EXCERPT PROVIDED
☆ ☆ ☆

# A neat number trick: digital roots and modulo-9 arithmetic

*This post is inspired by a question asked by Dan - thank you, Dan!*

So here’s the gist of Dan’s question:

Take a random sum, e.g. 496866 + 446221 = 943087. Add up all the digits in each number (39, 19 and 31). Keep adding up the digits in each number until you’re done: 12, 10 and 4; 3, 1 and 4. Replace each of the numbers in the original sum with the final number and you get something that’s true: 3 + 1 = 4 ((It’s possible to get something untrue if one side adds up to 10 or more - if it does that, do the digit-adding trick again and - hey presto - it’ll become magically true.)) . WHY?!

This is one of my favourite tricks, but I hadn’t seen it used exactly this way before. The process in the question - repeatedly adding the digits until you get a single digit - is called *finding the digital root*.

It’s particularly useful for finding out whether you can divide a number by 9 - only numbers with a digital root of 9 ((or 0, I suppose, but there’s only one of those.)) are in the 9 times table. For instance, none of the numbers in the sum in the question earlier are multiples of 9. However, 1,035,936 is - you can add its digits up to get 27, which becomes 9. (It’s 9 × 115104, by the way).

☆ ☆ ☆

DATA SECTION
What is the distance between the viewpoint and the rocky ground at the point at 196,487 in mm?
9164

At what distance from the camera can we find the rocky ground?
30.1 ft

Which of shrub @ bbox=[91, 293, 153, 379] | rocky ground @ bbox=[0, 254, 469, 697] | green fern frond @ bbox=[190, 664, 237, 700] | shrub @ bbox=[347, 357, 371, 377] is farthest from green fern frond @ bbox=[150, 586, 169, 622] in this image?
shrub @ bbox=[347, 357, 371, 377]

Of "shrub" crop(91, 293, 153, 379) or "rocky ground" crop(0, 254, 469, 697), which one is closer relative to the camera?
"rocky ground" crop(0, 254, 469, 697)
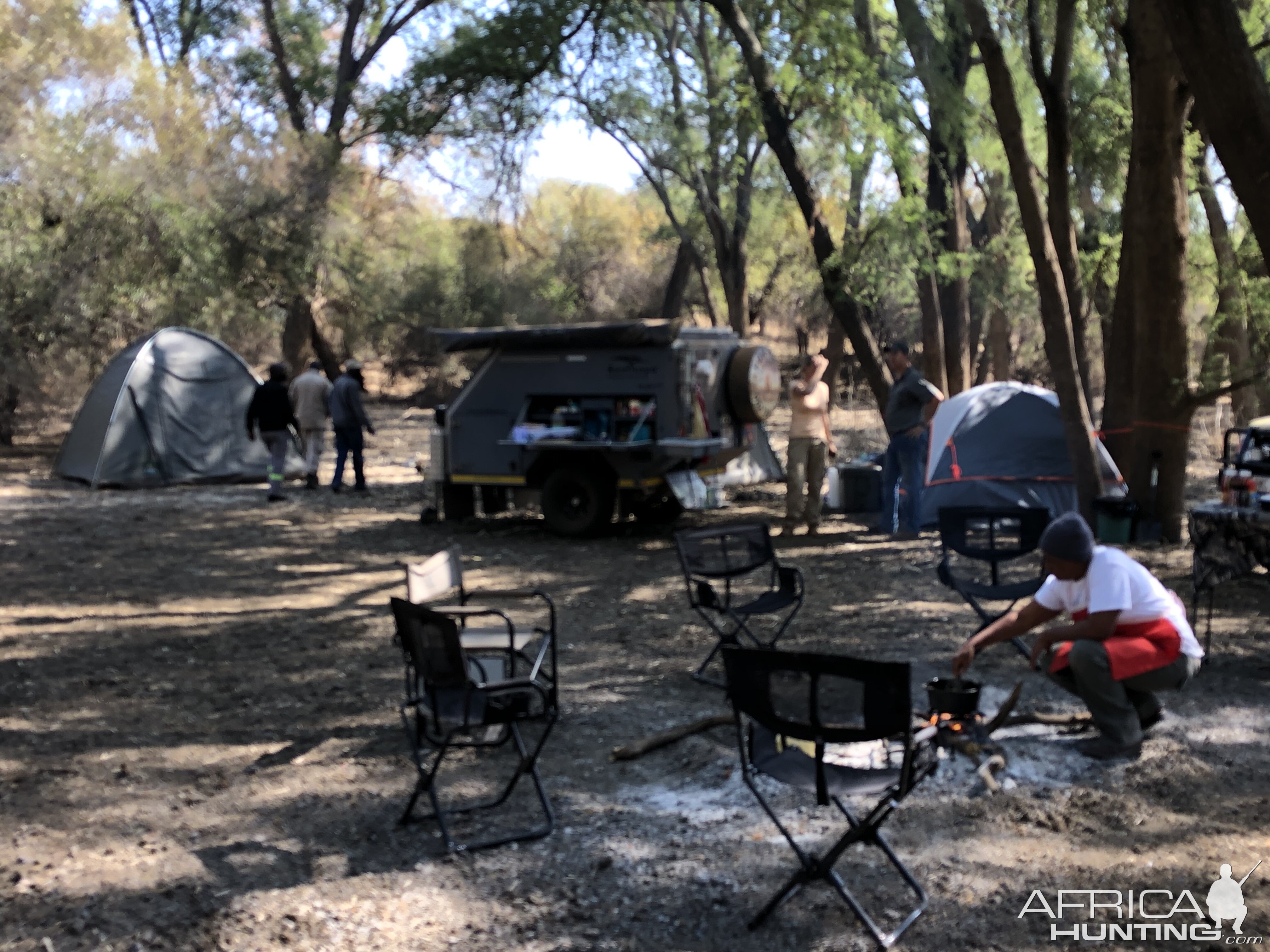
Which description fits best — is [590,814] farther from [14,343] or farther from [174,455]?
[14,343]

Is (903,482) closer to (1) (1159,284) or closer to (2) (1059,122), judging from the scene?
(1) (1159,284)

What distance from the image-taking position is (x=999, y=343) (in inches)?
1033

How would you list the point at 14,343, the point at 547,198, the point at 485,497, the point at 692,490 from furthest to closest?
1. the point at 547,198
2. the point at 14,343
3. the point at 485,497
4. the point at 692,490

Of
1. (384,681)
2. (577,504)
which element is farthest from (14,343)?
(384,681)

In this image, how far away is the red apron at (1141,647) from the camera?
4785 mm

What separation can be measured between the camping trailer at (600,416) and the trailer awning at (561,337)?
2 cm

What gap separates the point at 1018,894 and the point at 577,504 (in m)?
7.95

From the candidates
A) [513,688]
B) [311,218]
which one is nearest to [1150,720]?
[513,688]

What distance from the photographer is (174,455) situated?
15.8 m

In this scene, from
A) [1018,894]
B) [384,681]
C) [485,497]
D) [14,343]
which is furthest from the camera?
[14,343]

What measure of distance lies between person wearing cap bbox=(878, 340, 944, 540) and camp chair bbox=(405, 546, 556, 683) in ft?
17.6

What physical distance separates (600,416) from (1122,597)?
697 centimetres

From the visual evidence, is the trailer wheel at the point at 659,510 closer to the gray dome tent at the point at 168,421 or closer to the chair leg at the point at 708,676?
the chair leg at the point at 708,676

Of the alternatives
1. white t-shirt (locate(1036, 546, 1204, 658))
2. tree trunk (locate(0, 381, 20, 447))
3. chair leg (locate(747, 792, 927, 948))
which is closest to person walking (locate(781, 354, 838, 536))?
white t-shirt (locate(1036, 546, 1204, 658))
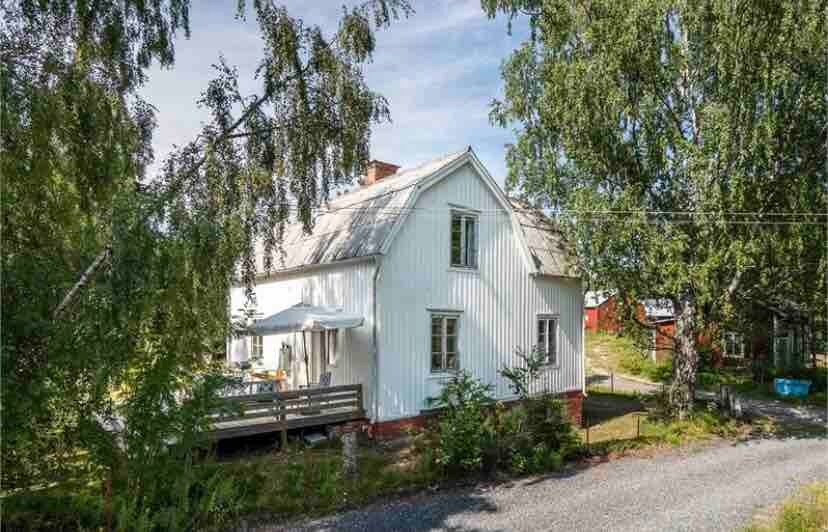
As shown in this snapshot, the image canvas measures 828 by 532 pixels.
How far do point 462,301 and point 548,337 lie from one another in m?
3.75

☆ ☆ ☆

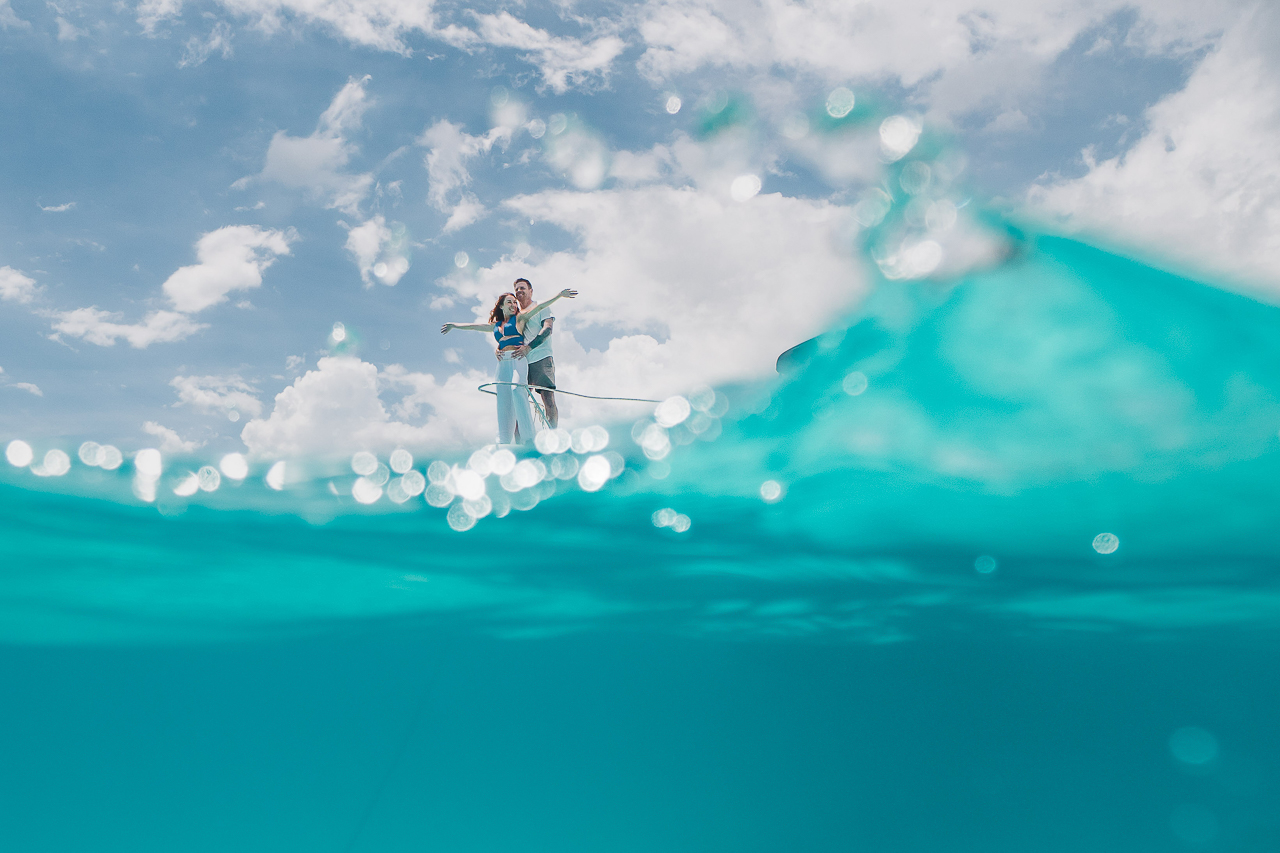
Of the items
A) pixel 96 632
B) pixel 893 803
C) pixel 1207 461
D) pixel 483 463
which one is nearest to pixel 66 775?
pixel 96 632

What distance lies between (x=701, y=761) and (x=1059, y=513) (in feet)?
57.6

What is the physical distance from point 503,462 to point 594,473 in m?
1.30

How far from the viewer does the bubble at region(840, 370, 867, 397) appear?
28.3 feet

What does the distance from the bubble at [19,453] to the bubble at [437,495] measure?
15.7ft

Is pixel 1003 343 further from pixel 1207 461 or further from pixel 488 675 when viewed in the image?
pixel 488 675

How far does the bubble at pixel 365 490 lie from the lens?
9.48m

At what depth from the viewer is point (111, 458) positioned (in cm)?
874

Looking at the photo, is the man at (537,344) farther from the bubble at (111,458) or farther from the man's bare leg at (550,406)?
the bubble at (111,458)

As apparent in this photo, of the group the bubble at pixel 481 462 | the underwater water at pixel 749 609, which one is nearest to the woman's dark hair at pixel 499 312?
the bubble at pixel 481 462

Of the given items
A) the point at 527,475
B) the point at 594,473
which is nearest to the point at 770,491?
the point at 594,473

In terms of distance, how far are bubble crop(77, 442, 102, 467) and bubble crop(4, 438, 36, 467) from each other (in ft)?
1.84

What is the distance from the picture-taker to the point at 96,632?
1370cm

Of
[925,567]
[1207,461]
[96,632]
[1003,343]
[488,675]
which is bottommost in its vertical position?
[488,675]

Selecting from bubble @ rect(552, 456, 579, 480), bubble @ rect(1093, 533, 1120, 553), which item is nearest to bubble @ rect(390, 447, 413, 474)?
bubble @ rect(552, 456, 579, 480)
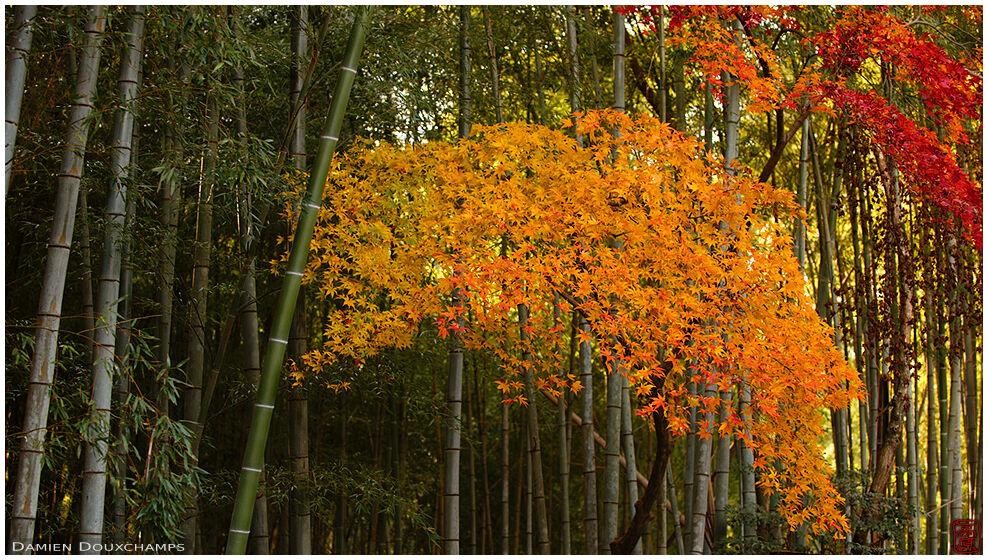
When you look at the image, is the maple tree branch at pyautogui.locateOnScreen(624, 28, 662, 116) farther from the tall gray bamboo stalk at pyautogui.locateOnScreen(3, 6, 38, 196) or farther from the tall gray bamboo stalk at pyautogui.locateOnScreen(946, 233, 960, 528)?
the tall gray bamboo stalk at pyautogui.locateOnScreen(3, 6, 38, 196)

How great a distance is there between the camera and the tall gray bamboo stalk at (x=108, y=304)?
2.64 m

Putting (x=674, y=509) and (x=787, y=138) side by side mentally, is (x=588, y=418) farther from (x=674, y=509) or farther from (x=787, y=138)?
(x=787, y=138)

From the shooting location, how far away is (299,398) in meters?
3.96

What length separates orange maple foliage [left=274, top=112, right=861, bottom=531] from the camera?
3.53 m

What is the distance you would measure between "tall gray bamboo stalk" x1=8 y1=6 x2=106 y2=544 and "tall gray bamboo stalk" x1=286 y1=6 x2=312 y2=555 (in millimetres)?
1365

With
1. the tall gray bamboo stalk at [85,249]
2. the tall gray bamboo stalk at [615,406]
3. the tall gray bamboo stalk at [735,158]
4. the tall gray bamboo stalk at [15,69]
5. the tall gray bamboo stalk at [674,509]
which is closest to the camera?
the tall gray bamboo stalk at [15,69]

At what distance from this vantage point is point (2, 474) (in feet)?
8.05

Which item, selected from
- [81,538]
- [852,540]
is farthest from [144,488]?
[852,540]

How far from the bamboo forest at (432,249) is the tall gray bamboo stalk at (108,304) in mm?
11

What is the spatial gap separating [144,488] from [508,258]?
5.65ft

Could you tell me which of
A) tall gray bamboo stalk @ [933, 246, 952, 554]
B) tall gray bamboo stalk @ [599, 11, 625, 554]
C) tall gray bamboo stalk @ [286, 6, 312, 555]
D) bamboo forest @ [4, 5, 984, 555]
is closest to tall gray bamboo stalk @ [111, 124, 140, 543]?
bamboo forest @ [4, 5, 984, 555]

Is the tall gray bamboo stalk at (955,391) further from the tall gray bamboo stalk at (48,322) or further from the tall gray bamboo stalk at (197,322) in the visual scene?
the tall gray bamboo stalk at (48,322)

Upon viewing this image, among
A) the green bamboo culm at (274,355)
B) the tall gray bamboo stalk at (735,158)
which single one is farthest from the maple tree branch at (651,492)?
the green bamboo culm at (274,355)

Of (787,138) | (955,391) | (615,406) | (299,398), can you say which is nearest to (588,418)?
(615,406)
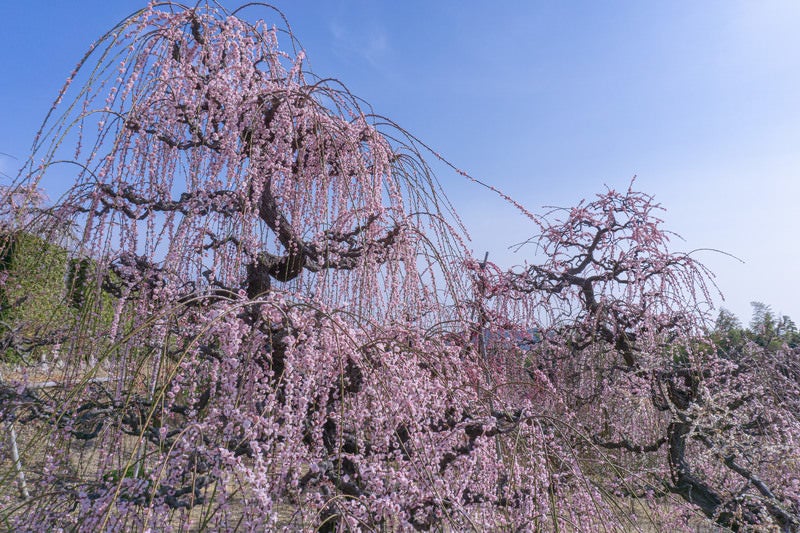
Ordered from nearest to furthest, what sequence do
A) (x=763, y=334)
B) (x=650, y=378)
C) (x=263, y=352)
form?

☆ ☆ ☆

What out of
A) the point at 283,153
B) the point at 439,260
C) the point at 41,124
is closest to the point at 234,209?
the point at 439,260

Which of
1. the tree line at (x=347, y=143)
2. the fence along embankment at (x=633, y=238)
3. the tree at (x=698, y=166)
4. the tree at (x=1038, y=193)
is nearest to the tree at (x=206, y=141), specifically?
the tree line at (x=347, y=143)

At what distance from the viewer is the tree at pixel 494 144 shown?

☆ ☆ ☆

WORK INSTRUCTIONS
Please rewrite the part of the digital roots post that opens with the words "This is one" and closes with "the digital root*.", putting "puzzles" in place of "tricks".

FULL ANSWER
This is one of my favourite puzzles, but I hadn’t seen it used exactly this way before. The process in the question - repeatedly adding the digits until you get a single digit - is called *finding the digital root*.